Horgan has written the pilot, but Parker admits she didn’t hire her because of the runaway success, on both sides of the Atlantic, of her Channel 4 sitcom Catastrophe. When the pair met for lunch at HBO’s suggestion, “I hadn’t seen Catastrophe. I had just read spec scripts of Sharon’s, and liked her voice,” she says, smiling again. “In the pilot there’s a truth that allows for both humour and profound sadness. She’s created the exact music that I wanted.”
Sharon Horgan and Rob Delaney as a dysfunctional couple in Catastrophe
Also appealing was the difference between Frances and Carrie. “We only see fashion in that she’s required to wear clothing,” she says. “It’s not appropriate for Frances to be someone who has a relationship with fashion beyond the limited choices that exist in her limited closet. That’s a really big part of her story. She thinks about how she looks when she leaves the house, but doesn’t have a rabid affection for clothing.”
And just in case there were any doubts that this is Sex and the City: The Middle-Aged Years… “I understood in advance there would be that question. But when you look at the character, she is so strikingly different [from Carrie]. Her life, her choices, her surroundings, her economic place in the world… Her relationship with a man, with clothing, with others – it’s a very different tone.
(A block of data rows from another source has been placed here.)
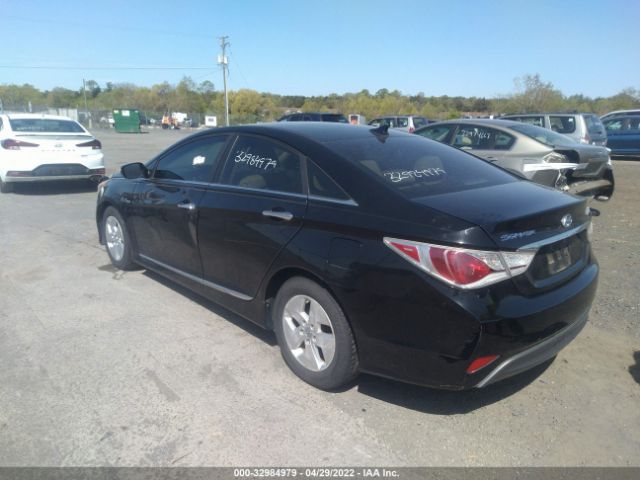 Photo 2 VIN: KMHEC4A4XBA009352 - HYUNDAI SONATA 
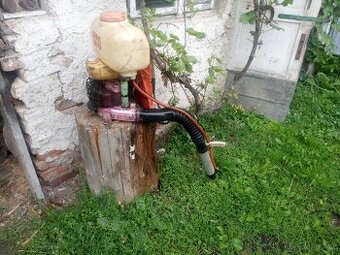 Motorový postřikovač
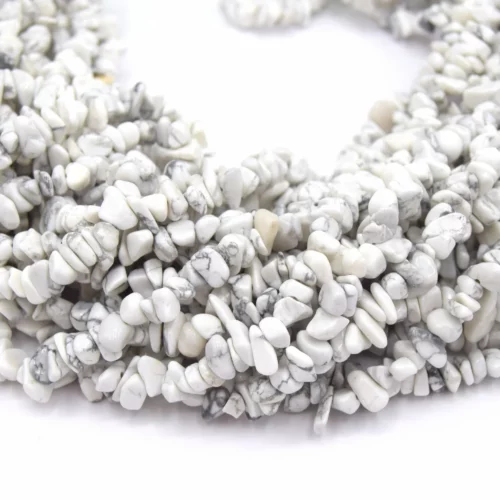 Perles chips howlite blanche veinée non montées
“But we didn’t do that to be different,” she adds firmly. “And I recognise that I look like me!” she beams. “And I still mostly walk like me. So that person walks like Carrie. But she also walks like Frances. The storytelling is very different. There’s not the same kind of buoyancy in this show; the frivolity that was innate to Sex and the City does not exist here. But I don’t feel defensive,” she concludes, definitely non-defensively. “I’m comfortable illuminating what I believe are the distinctions.”
The Sex and the City gang
And what of returning to that world? After donning Frances’s dowdy clothes, tramping the humdrum streets of Hastings-on-Hudson (a real commuter town north of the city) and acting out the pain of a divorce (albeit humorously), does Parker hanker after some of that frivolity again? Might she find herself in Carrie’s Manolos one last time?
“We always feel honour-bound to those women who gave their dollars not just to pay for movie tickets but also all those years on HBO. So we feel it better be worth it again to ask for anybody’s time and money.
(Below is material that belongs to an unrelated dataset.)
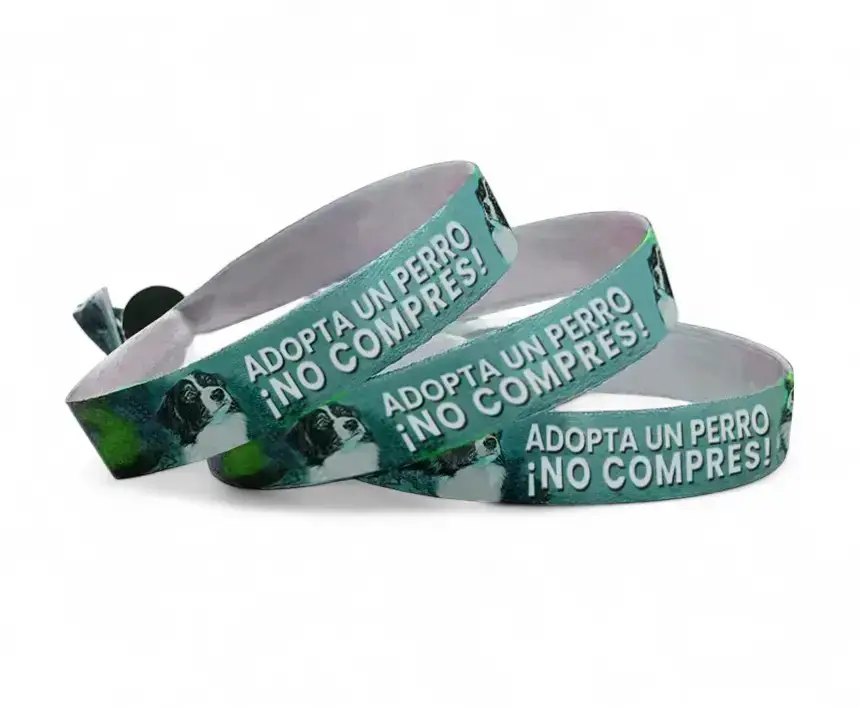 três pulseiras personalizadas para sensibilizar para a adoção de animais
“For all of us to be together again and shoot on the streets of New York is a very nice idea. But no matter how much people may or may not want us to do it, we want to be considerate of that choice.”
Then, with a final witty clarification about her perfume – “Stash is not linked to moustache!” – Sarah Jessica Parker, as elegant in her sentence construction as she is in her deportment, sweeps out of the room.